Document segment:
--

Irvine has been a leading City in environmental action since its founding.  On December 30, 1971, at the second meeting of the Irvine City Council, the City Council adopted an Urgency Ordinance placing immediate restrictions on cutting down mature trees on private property.  In the 1980s, UC Irvine and the City of Irvine led the way in safeguarding life on the planet by eliminating the use of CFCs and other ozone-depleting compounds that were destroying the Earth’s protective stratospheric ozone layer.

Now, in the 21st Century, we face a new existential threat.  Global warming and the worsening climate crisis threaten one million species with extinction — estimated to be about 10 percent of the planet’s animal and plant species.  Here in the U.S., property on the East Coast, West Coast, and Gulf Coast worth trillions of dollars will be inundated due to sea level rise.

Action Taken, But Much More Is Needed
In some ways, the Irvine community has already begun to take action in the face of climate change.  For 10 years, UC Irvine has been among Sierra Magazine’s Top 10 “Cool Schools.”  UCI is #1 again this year, in recognition of its impressive environmental protection and climate-protection programs.  Meanwhile, the Irvine Unified School District has installed solar panels on its various campus rooftops and parking lots to green its energy source, as well as save money.

These are important programs to combat climate change, but much more needs to be done, especially by the Irvine City Council and our entire municipal government.  The plain fact is that we face a climate crisis that is a global emergency.  The United Nations Intergovernmental Panel on Climate Change (IPCC) states we have until 2030 to reduce our global carbon dioxide (C02) emissions by 45 percent in order to avoid catastrophic global climate change.  We will see worsened droughts, diminished air quality, disease epidemics, and skyrocketing food prices if we do not hit this 45 percent C02 reduction.

This seems an insurmountably difficult challenge, but it does not have to be. The good news is that the science and technology of solar panels and batteries has — this year, for the first time — cut the cost of generating and storing solar power to the point that it is actually cheaper than power derived from fossil fuels.

An Irvine Climate Action Plan
The Irvine City Council voted in July to create a Climate Action Plan. City staff reported that a scope of work is currently being defined and a request for professional environmental proposals will be issued in November.  Let’s be clear:  To be of real value, Irvine’s Climate Action Plan must be bold!

--

Data provided:
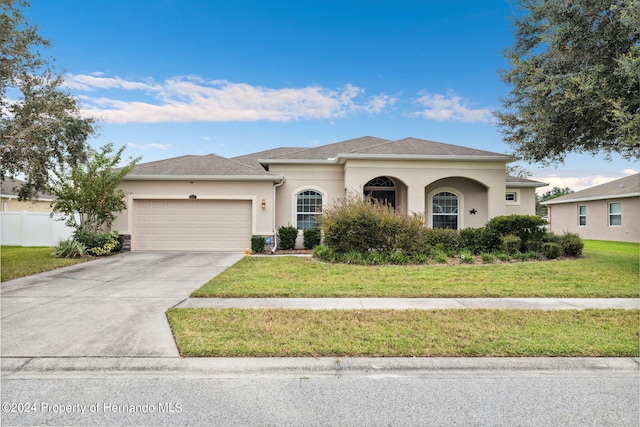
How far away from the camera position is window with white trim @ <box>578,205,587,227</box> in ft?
79.6

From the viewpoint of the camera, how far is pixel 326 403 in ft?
10.2

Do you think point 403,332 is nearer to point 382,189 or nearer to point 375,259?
point 375,259

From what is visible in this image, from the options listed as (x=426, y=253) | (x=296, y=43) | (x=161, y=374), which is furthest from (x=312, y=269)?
(x=296, y=43)

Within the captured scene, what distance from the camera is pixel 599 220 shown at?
22.8 metres

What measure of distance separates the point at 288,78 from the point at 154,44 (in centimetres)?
616

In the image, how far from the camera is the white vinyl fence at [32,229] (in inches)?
677

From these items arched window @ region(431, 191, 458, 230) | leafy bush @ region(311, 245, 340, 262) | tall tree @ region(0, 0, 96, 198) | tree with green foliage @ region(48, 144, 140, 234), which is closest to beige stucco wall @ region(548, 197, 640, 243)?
arched window @ region(431, 191, 458, 230)

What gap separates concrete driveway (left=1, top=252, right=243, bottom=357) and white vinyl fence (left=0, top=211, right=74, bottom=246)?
8.52 m

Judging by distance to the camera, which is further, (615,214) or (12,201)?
(12,201)

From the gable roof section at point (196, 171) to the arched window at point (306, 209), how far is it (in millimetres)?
1713

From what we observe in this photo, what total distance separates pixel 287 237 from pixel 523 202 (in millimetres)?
11717

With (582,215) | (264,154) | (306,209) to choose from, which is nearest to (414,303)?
(306,209)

--

Directions:
[1] According to the text on Irvine's climate action, what outcomes will follow if the 45 percent CO2 reduction is not reached? List them all.
[2] Resume the text on Irvine's climate action after its final sentence, "Let’s be clear: To be of real value, Irvine’s Climate Action Plan must be bold!"
The items play no part in what comes next.

Answers to the problems:
[1]
- Worsened droughts
- Diminished air quality
- Disease epidemics
- Skyrocketing food prices

[2]
Right here in Irvine, we have the resources and the motivation to get to net-zero carbon emissions and even possibly to net-negative within 10 years.  The City of Irvine has led with this kind of boldness before.  In 1989, then-Mayor Larry Agran and the Irvine City Council led the way to combat another existential threat — the destruction of the Earth’s stratospheric ozone layer by chlorofluorocarbons (CFCs).  Our very own City Council adopted a comprehensive municipal ordinance to eliminate CFCs and other ozone-depleting compounds.  A year later, cooperation between the City and UCI’s Nobel Laureate Sherwood Rowland led to the creation of ICLEI, an international organization of cities now known as Local Governments for Sustainability.  This organization has become the largest force for bottom-up environmental protection emanating from the world’s cities.  Irvine must again become the City to lead the world — this time to dramatically reduce, or even eliminate, our carbon dioxide emissions.

Irvine Energy Independence
How is this possible?  There are three big blocks of energy usage by residents in our City:  electricity, natural gas for heating and cooking, and automobile transportation.  Fortunately, we have — right within sunny Irvine itself — enough solar energy to power all of our energy usage by residents.  Plainly stated, the solarizing of Irvine residential rooftops will provide all of the solar energy needed to power all of our household electrical, heating, cooking and transportation needs.

A truly bold initiative as part of Irvine’s Climate Action Plan must include a major municipal program to install rooftop solar panels on new housing, as State law now requires; and it must also include retrofitting older housing with solar panels.

Also, Irvine’s Climate Action Plan should include incentives for the adoption of electric automobiles. With appropriate municipal incentives, such as rebates from solar savings, this is doable. We can replace gasoline-powered vehicles with electrified automobiles purchased right here in Irvine — at Irvine Auto Center dealerships!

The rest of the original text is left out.